I bought her books because I loved the illustrations. The stories are, shall we say, less memorable. This isn't to say that she was a bad writer; some of her poems in particular were very good, but I find her stories were just typical ephemera of the day. An exception is her travel book for Egypt (The Egypt of the Sojourner 1926). It is written in a witty and breezy tone that I like (although hopelessly politically incorrect). The point is that I have a lot of her books because I like to look at them, not so much to read them. In my Peto collecting I was also lured into some sidestreets, particularly the children's annuals that were once so wildly popular. Mostly I love these for the cover art. The Joy Street annuals, about which I recently wrote here, are stand outs for being both beautiful to look at and genuinely literary. I think of them as the Rolls Royce of the annuals genre. I don't know what the Joy Street dust jackets looked like because I haven't see one complete. The cloth covered boards beneath them are, shall we say, restrained. The Blackie's children's annuals, for girls, boys, "little ones", what have you, really work their cover art and it is printed on the boards. This seems to be the case with most of the others I have seen (e.g. the Monster (meaning "big") Books for girls and boys, Rupert books etc.)

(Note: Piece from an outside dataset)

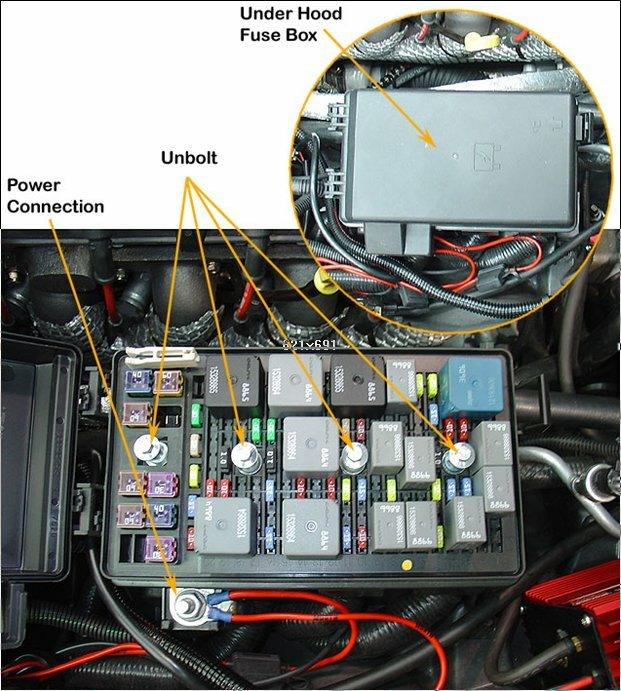 C6 Corvette Fuse Box Six Wire Trailer Harness For Wiring Diagram Schematics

The cover, then as now, of course, was the main adverstisement for the book. The cover had to catch the eyes of aunts, uncles, Sunday School teachers, parents and children naturally. (Well behaved as I imagine our grandparents were, I am sure they pleaded for things in shops once upon a time). I am particularly drawn to the aesthetics of the 20s and 30s. This is my favorite era for book cover art.
It doesn't seem quite right to love a book only for how it looks, and I always read at least part of each book that I get out of curiosity but also a sense of obligation. I usually find at least something to like. My favorite article in the 1920s Empire Annual for Girls (that I bought mostly because it included an interview of Gladys Peto) was "Advice for the Family Failure." No one broaches subjects like that in such frank terms with adolescent girls today! Still, the reason I love these books best is for something to look at on the shelf. That always struck me as a bit of a guilty pleasure but I see I am not alone. Just before drafting this up I found a great-looking resource for people who love books for their wonderful quality as objects; a place in California called Handsome Books. They have a fabulous selection of children's annuals that are right up my street and it looks like all kinds of other beautiful things too. Just having a look at the scans there is a fun little trip. No, I am not on their pay roll. It looks like a great job though.